Thesis: there is no absolute localisation (Position, no absolute quiescent point). That means that the assignment of number triples to space points is arbitrary.
RelationismVsAbsolutism/Stalnaker: the point of issue is whether the identification of spatial points is conventionally in time.
Relationism: there is no absolute movement. Only change in time of the relative positions of things.
Movement/Relationism/Stalnaker: Assertions about movements are totally useful here!
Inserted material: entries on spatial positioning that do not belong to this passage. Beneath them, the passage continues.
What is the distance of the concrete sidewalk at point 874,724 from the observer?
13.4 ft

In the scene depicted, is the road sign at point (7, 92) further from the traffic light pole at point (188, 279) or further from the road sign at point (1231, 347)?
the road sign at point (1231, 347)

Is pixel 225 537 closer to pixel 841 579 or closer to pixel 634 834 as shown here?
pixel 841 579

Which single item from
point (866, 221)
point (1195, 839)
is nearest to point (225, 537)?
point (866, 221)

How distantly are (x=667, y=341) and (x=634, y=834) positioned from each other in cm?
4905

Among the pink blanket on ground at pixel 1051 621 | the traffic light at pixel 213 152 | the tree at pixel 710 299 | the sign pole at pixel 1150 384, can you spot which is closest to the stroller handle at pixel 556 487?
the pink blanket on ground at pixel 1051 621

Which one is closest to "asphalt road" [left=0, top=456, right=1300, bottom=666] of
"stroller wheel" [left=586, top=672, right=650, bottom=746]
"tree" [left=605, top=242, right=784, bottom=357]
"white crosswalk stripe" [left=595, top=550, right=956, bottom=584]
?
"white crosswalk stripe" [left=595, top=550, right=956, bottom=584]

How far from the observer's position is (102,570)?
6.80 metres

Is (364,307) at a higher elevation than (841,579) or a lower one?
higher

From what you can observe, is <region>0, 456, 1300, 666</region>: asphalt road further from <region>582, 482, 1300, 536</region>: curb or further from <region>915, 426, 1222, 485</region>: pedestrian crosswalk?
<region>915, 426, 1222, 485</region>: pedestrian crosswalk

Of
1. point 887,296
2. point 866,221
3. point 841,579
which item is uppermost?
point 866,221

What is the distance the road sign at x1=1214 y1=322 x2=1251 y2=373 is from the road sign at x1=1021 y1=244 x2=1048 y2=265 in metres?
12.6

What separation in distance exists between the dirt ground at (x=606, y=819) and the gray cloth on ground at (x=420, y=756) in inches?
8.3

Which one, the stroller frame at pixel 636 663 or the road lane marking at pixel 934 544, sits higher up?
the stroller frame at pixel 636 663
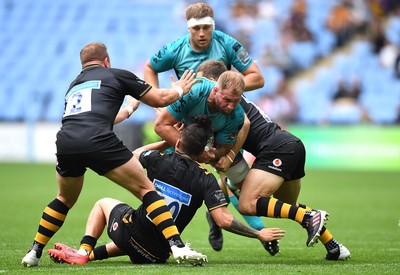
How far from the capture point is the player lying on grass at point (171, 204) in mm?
7305

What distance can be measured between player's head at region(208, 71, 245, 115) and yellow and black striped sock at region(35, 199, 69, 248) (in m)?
1.80

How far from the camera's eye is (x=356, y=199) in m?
16.0

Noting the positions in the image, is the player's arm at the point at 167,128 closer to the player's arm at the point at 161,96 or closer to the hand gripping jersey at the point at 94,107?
the player's arm at the point at 161,96

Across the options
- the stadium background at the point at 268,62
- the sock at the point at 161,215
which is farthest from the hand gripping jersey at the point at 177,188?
the stadium background at the point at 268,62

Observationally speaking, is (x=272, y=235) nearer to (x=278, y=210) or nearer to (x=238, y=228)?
(x=238, y=228)

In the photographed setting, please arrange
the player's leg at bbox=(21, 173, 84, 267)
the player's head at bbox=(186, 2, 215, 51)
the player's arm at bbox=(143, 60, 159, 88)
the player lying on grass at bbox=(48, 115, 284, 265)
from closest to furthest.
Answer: the player lying on grass at bbox=(48, 115, 284, 265)
the player's leg at bbox=(21, 173, 84, 267)
the player's head at bbox=(186, 2, 215, 51)
the player's arm at bbox=(143, 60, 159, 88)

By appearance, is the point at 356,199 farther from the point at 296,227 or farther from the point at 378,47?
the point at 378,47

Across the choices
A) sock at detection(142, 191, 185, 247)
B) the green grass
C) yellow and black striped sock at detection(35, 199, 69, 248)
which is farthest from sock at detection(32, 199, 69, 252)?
sock at detection(142, 191, 185, 247)

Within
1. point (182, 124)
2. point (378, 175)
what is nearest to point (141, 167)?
point (182, 124)

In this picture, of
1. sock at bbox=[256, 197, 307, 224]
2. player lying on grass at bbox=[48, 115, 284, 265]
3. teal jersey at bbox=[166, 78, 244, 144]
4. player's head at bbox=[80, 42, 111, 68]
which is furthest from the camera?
teal jersey at bbox=[166, 78, 244, 144]

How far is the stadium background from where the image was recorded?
79.0 feet

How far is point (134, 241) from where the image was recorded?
7.43 meters

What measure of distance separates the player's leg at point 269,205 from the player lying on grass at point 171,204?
52 cm

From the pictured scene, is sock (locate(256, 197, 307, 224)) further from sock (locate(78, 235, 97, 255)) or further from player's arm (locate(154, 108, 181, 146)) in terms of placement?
sock (locate(78, 235, 97, 255))
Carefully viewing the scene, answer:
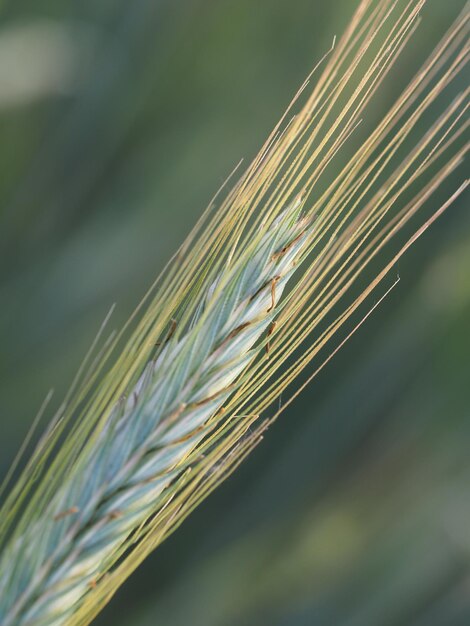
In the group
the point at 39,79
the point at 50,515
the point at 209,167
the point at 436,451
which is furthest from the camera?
the point at 436,451

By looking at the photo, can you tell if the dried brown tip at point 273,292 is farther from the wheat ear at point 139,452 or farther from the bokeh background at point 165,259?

But they are always understood in terms of a frame (frame of reference).
Analogy/Stalnaker: suppose someone tried to refute relationism with an argument analogous to that of Shoemaker, meaning the one of the gradual change.
Interpersonal spectrum: analogous to his denial is the denial of the meaningfulness of the thesis that the universe could also be shifted one meter to the left.
Such a poss.w. would only be a conventional new description.
I 227
Relationism: but even he has to admit - it is then said - that the chair could be first placed alone one meter to the left, and then gradually all other objects. This is certainly not impossible. And it would turn nonsense, one would say that at the last change the initial state would at a stroke again exist. ((s) In order to meet the thesis that nothing has changed on the whole). Stalnaker: I hope no one takes this argument seriously VsRelationism.
Relationism/Stalnaker: has no reason to abandon his view that the overall effect of the series of changes leaves the things as they were.